Why Not the Statute? Revisited
by Ronald D. Hantman, Esq.

Journal of the Patent and Trademark Office Society,
Vol. 83, No. 10, (October 2001), pp. 679-758.

--Summary by Cecil Quillen, Jr. and Arti K. Rai

Background
Mr. Hantman adopts the title of a talk by the Honorable Howard T. Markey, then the Chief Judge of the Court of Appeals for the Federal Circuit, at the University of Chicago Law School on April 26, 1983. Judge Markey is quoted, "[W]hen it comes to patent cases, the statute is the law -- and court opinions containing language and concepts contrary to the statute are unlawful."

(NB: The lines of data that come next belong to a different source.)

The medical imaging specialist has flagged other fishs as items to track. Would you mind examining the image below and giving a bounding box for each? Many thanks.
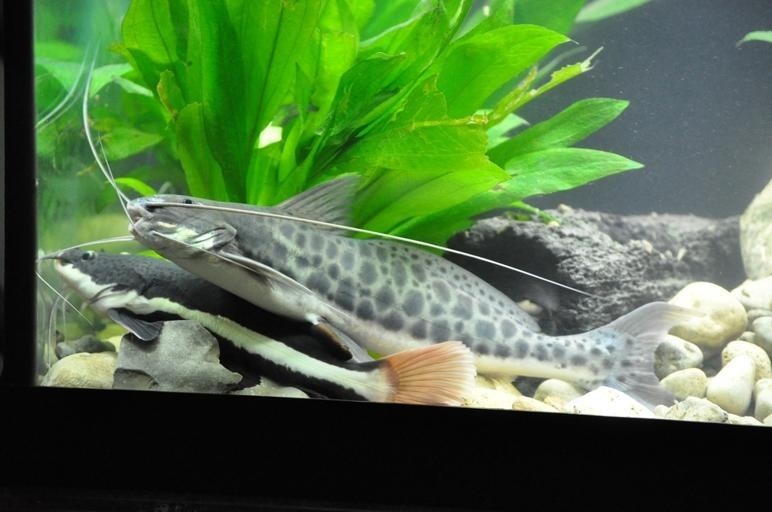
[81,41,692,409]
[34,234,477,408]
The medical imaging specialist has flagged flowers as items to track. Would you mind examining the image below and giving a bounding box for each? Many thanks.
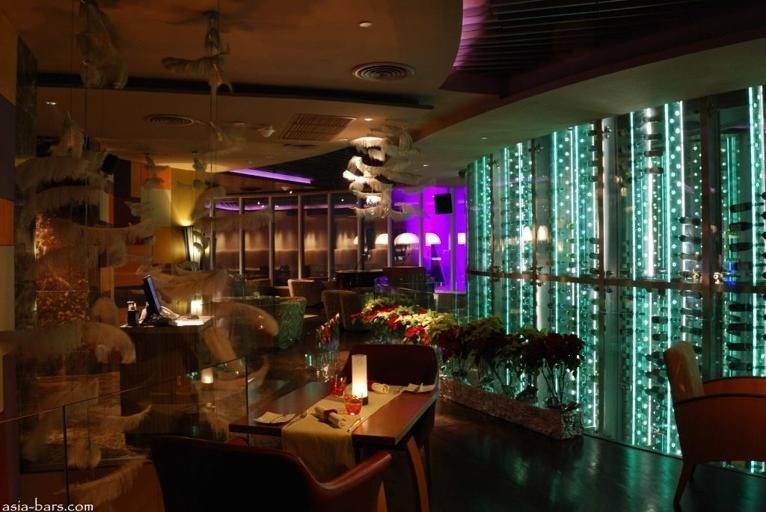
[430,313,585,410]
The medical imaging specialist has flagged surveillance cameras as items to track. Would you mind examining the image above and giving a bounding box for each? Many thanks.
[458,169,468,178]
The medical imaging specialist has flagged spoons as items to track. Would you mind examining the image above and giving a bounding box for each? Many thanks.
[270,409,290,423]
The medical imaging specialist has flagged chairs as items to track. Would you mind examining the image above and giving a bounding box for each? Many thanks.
[120,277,439,512]
[663,341,766,506]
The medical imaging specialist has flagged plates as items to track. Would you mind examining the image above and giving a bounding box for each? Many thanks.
[405,383,436,394]
[253,411,297,425]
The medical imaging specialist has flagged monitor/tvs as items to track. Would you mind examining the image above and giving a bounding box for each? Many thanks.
[142,275,160,323]
[434,192,453,214]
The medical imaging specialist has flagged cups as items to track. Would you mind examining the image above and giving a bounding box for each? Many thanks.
[330,374,346,399]
[343,391,363,416]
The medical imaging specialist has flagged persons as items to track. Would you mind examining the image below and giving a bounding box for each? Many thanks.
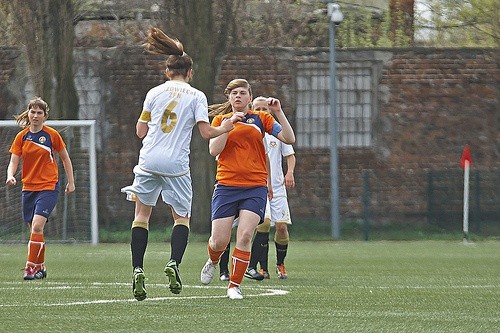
[119,25,235,302]
[200,79,295,299]
[220,214,266,281]
[6,97,76,280]
[251,95,297,279]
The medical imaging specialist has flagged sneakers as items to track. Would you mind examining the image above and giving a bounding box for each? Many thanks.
[219,273,230,281]
[200,258,217,285]
[131,266,147,302]
[275,262,288,280]
[163,258,182,295]
[33,267,47,280]
[244,266,264,281]
[258,268,270,280]
[226,283,244,300]
[23,267,38,280]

Judge Markey's remarks, according to Mr. Hantman, should have been directed to the Court of Appeals for the Federal Circuit (CAFC, the appeals court for all patent litigation in the U.S.) since it is not applying the law as it existed when the Federal Circuit was created in 1982. Instead, in the nineteen years of its existence, the CAFC has developed a body of law on the major issues of patent procurement and patent enforcement using language and concepts contrary to the statute that are difficult to understand and even more difficult to implement.

The doctrine of equivalents
According to Hantman, the key statutory provision that the CAFC has not followed is Section 112, para.6, enacted by Congress as part of its 1952 patent statute revisions. Under Hantman’s theory, Congress enacted this provision specifically to overrule certain Supreme Court cases, including the Court’s 1950 decision in Graver Tank v. Linde Air Products. In Graver Tank, the Supreme Court held that a defendant’s invention could infringe a plaintiff’s patent not only by infringing the patent’s claims literally but also by infringing under the so-called "doctrine of equivalents" -- that is, by performing the same function in the same way to achieve the same result as the plaintiff’s invention.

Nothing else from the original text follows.